- **Aim of the exercise**
Reproduce the lines below verbatim, starting at the first line and ending at the line that contains "What kind of chart is shown on the right", and leave out the pictures.

- **Task material**

● ● ●

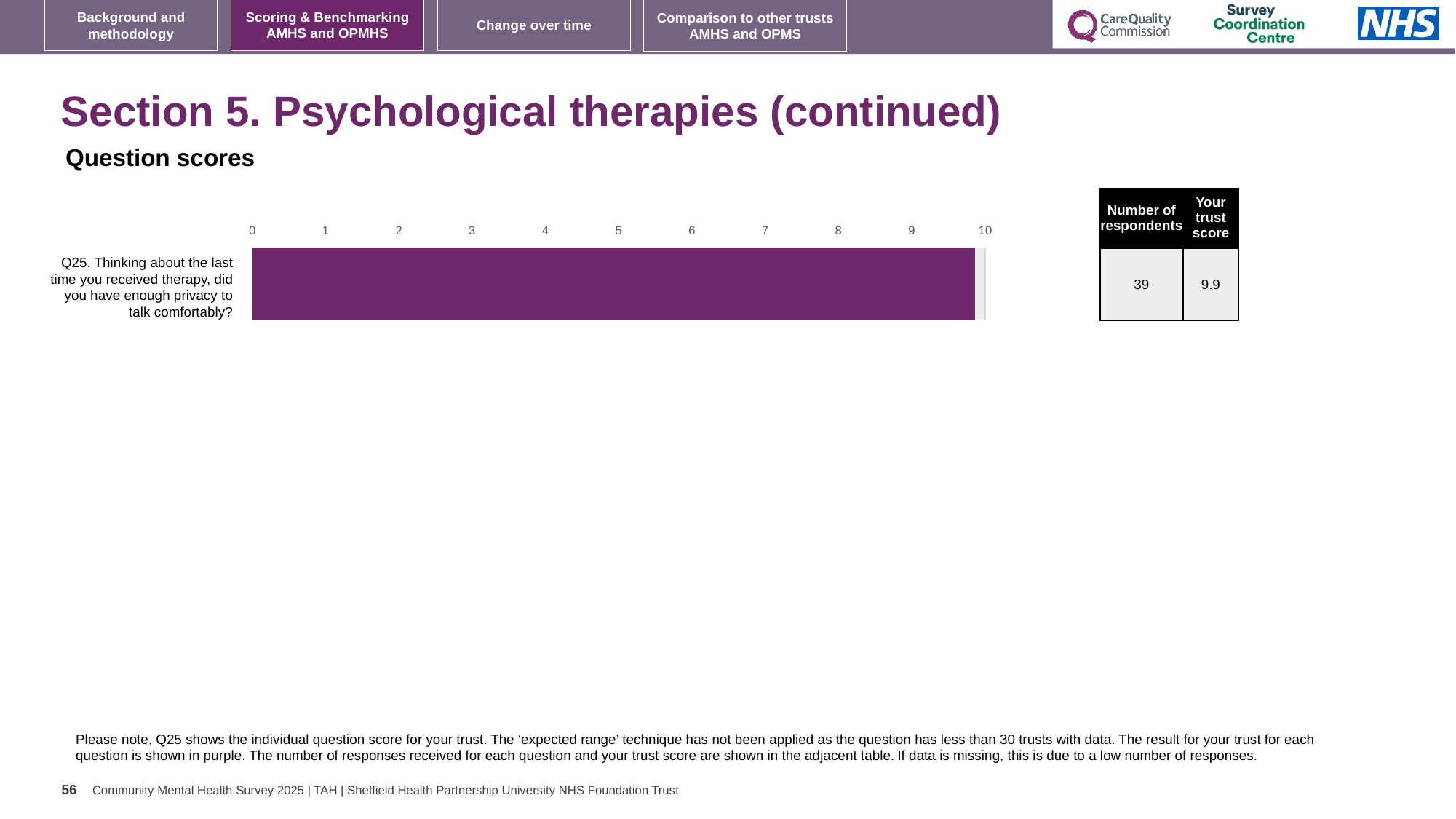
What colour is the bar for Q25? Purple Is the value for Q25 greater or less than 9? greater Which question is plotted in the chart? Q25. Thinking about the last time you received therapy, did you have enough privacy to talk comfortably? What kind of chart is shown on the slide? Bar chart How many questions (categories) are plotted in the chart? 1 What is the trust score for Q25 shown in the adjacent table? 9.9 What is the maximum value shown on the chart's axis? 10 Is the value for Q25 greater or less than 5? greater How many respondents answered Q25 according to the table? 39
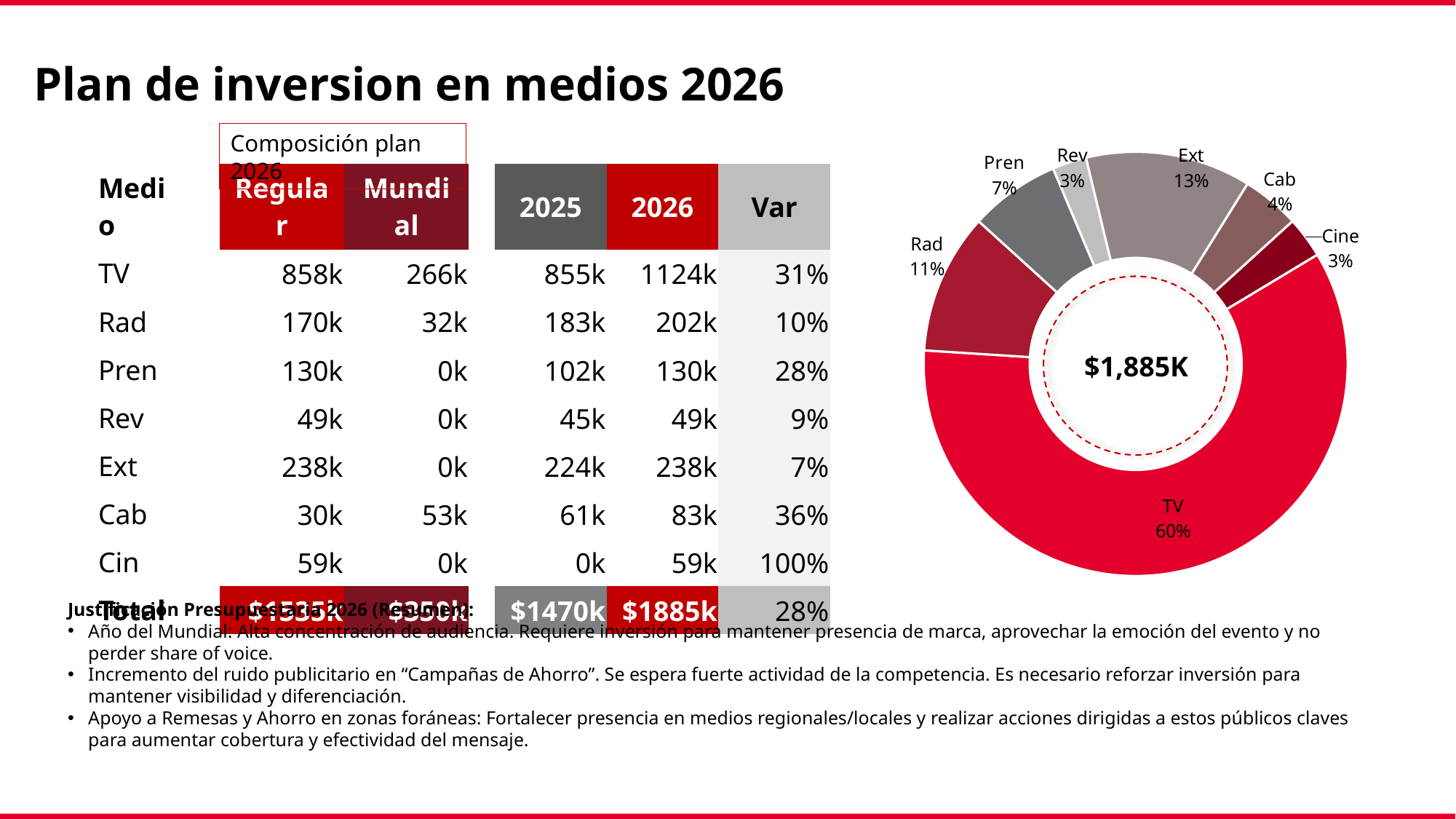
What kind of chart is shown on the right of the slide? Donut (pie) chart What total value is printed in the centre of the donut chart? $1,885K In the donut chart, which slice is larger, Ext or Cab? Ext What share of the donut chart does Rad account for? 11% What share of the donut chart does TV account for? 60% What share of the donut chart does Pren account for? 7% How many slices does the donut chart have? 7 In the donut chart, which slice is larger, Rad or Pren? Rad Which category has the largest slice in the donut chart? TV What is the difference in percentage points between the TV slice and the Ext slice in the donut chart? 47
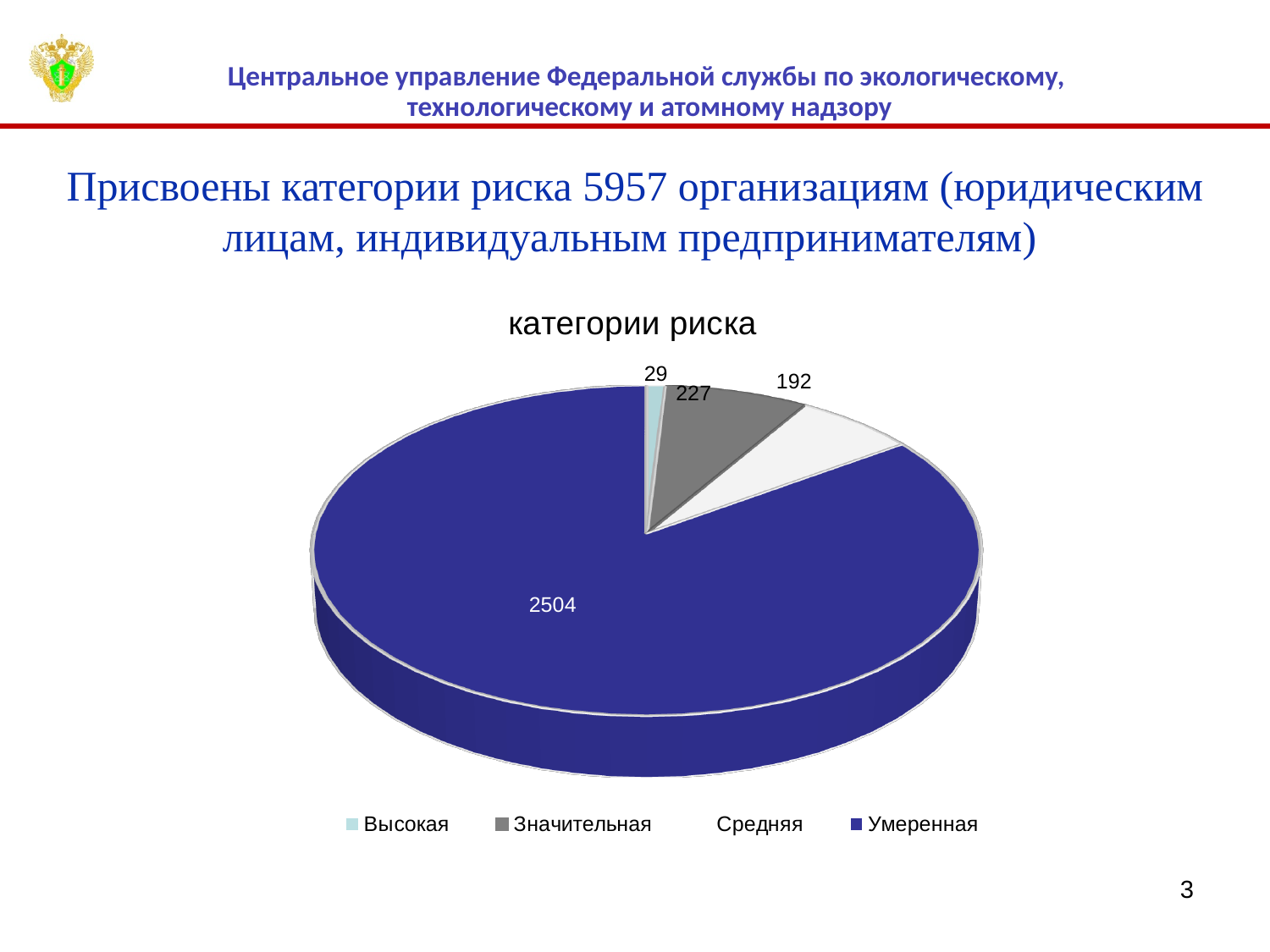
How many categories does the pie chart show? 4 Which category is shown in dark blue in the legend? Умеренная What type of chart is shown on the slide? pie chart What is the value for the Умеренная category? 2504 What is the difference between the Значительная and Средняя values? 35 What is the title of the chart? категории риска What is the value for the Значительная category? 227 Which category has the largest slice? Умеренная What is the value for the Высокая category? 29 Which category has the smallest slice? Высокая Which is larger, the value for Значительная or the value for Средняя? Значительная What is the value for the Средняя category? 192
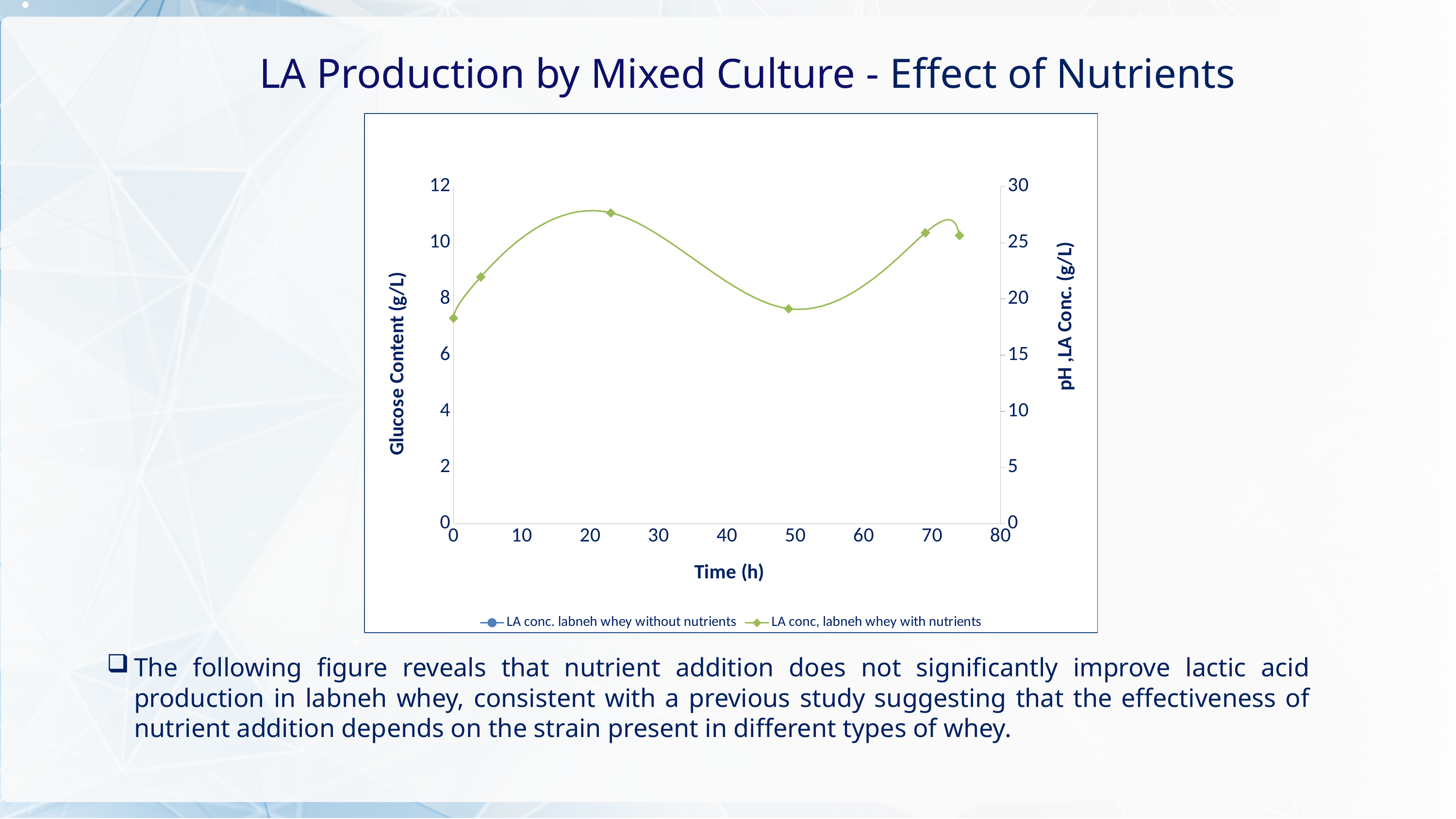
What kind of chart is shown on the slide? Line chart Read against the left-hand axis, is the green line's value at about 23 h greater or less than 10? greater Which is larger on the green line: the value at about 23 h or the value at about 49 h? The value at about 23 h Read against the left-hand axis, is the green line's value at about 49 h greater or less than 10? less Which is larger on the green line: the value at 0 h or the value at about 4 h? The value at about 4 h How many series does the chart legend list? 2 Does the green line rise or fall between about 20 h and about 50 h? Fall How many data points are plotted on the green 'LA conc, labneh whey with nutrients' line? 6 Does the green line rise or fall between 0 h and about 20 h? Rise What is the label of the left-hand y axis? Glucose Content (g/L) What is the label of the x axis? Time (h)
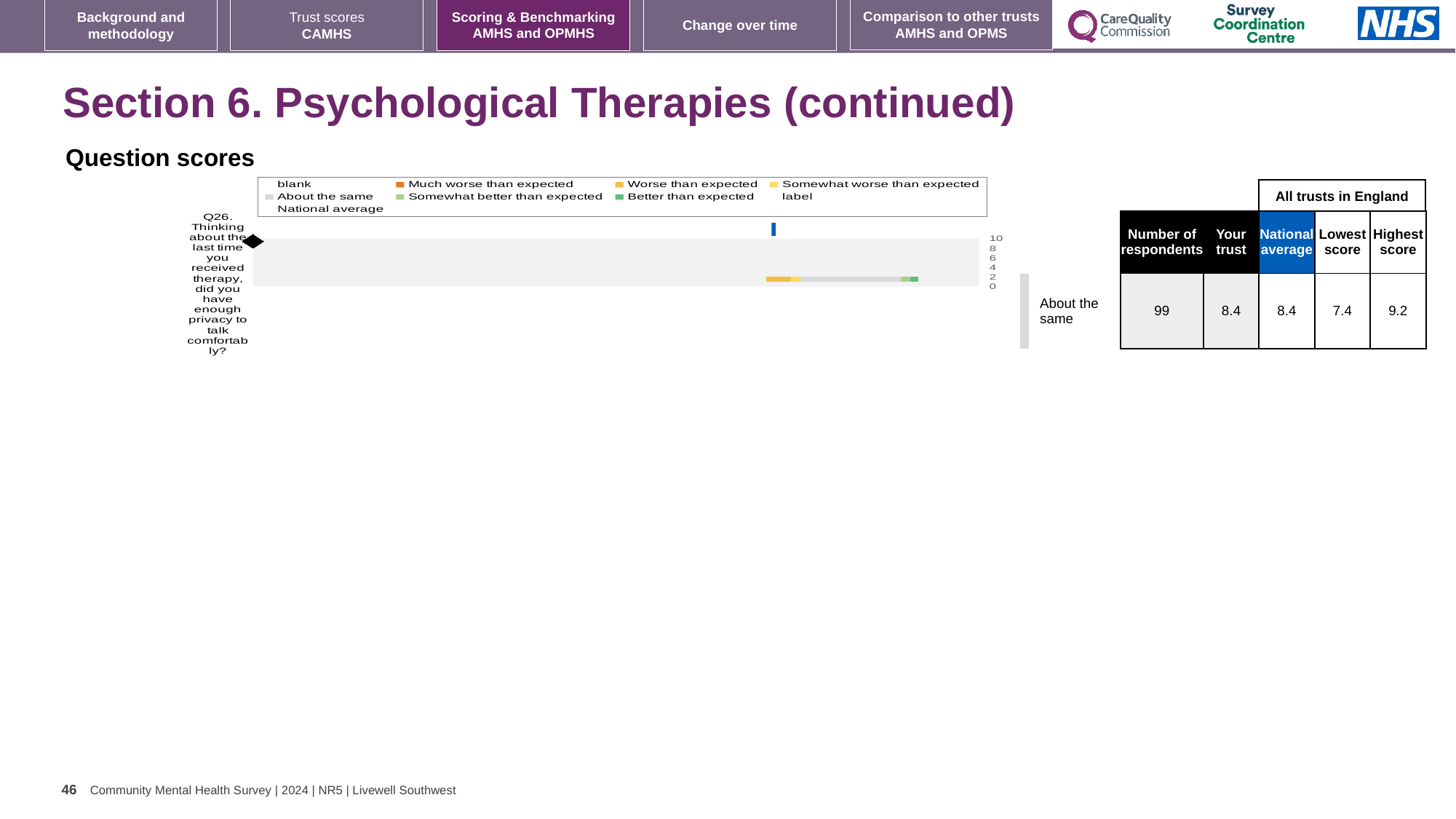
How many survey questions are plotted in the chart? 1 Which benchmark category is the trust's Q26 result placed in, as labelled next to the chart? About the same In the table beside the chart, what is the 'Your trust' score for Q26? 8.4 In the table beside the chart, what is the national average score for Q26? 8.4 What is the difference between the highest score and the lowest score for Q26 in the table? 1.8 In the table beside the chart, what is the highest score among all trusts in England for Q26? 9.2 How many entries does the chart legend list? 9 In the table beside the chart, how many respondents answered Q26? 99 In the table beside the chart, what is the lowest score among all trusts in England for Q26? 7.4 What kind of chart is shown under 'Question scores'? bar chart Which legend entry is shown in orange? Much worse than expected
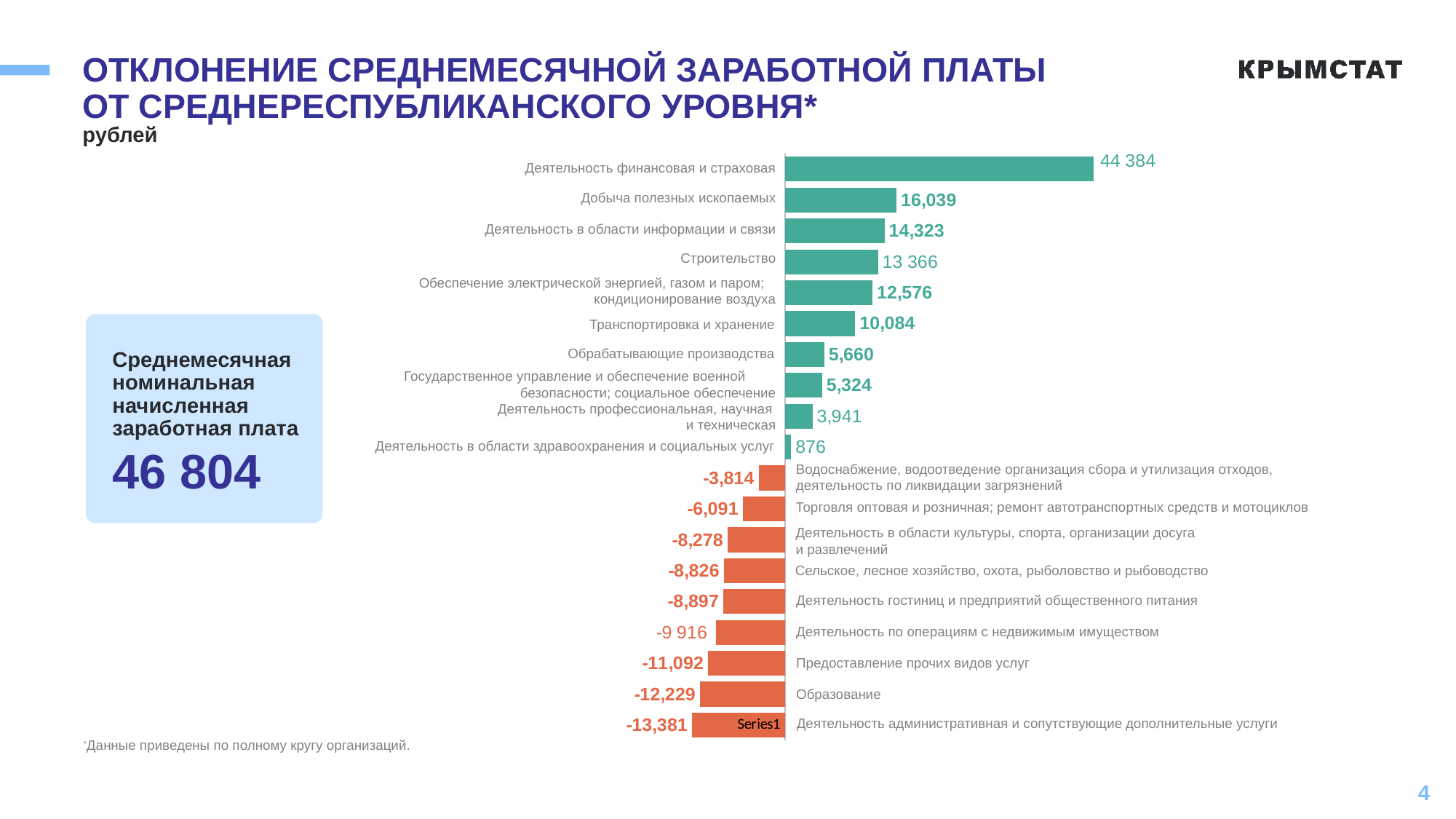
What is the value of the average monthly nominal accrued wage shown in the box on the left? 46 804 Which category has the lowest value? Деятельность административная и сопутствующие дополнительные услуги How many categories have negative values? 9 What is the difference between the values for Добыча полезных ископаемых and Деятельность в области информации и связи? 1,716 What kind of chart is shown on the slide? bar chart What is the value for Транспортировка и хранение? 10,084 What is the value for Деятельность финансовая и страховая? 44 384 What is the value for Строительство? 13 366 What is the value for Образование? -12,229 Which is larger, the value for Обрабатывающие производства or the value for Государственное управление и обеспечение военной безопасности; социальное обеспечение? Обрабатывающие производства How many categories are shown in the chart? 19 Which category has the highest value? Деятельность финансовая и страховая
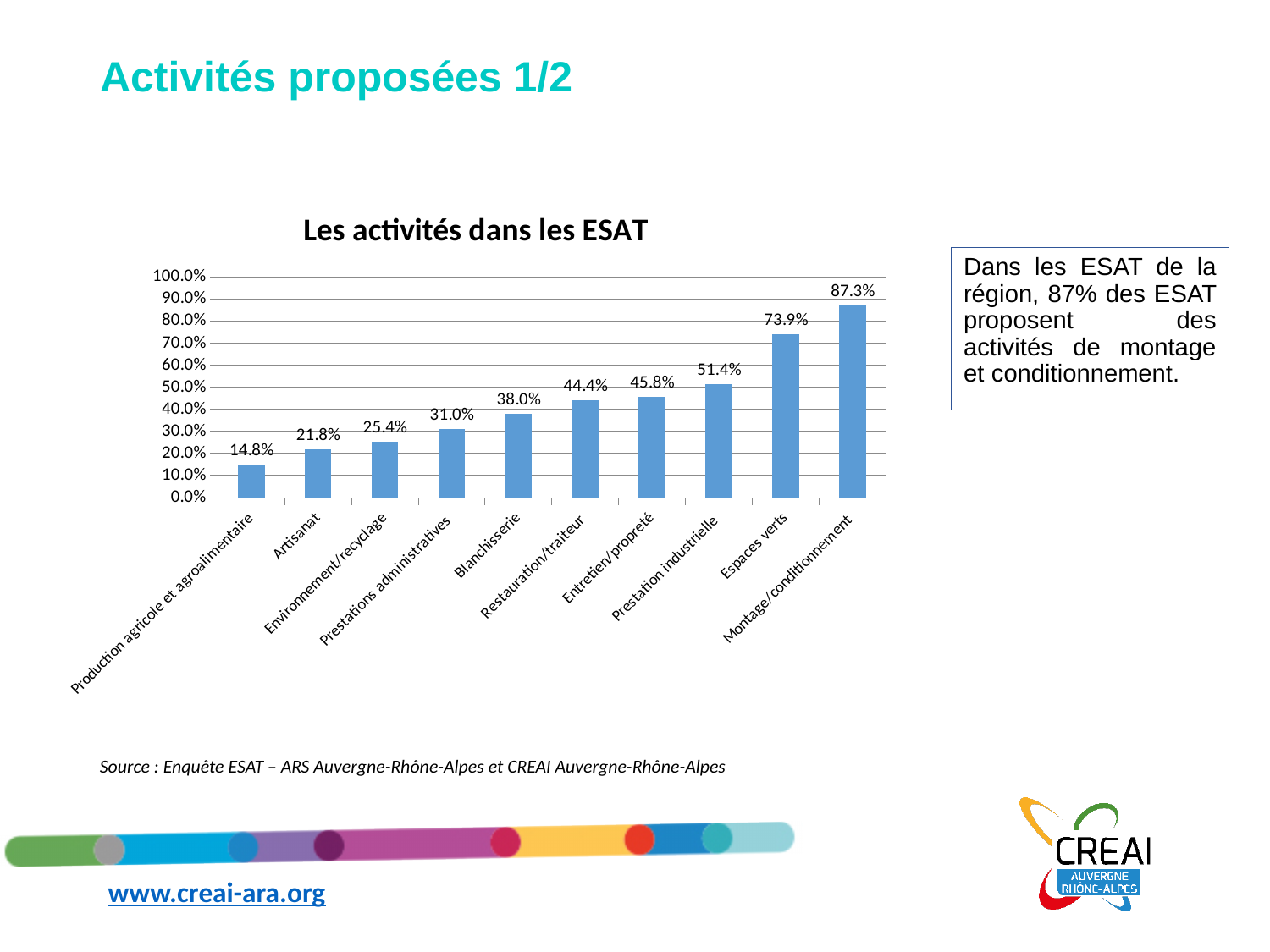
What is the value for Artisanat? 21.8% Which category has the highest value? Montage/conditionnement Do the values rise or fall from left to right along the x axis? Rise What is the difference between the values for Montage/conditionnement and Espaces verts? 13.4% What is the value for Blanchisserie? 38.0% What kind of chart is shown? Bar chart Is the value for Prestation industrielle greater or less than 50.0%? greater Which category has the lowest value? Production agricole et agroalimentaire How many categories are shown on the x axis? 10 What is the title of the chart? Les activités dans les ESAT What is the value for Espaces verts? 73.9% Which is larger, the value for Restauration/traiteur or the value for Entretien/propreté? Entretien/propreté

● ● ●

- **Response below**
What colour is the bar for Q25? Purple Is the value for Q25 greater or less than 9? greater Which question is plotted in the chart? Q25. Thinking about the last time you received therapy, did you have enough privacy to talk comfortably? What kind of chart is shown on the slide? Bar chart How many questions (categories) are plotted in the chart? 1 What is the trust score for Q25 shown in the adjacent table? 9.9 What is the maximum value shown on the chart's axis? 10 Is the value for Q25 greater or less than 5? greater How many respondents answered Q25 according to the table? 39
What kind of chart is shown on the right of the slide? Donut (pie) chart What total value is printed in the centre of the donut chart? $1,885K In the donut chart, which slice is larger, Ext or Cab? Ext What share of the donut chart does Rad account for? 11% What share of the donut chart does TV account for? 60% What share of the donut chart does Pren account for? 7% How many slices does the donut chart have? 7 In the donut chart, which slice is larger, Rad or Pren? Rad Which category has the largest slice in the donut chart? TV What is the difference in percentage points between the TV slice and the Ext slice in the donut chart? 47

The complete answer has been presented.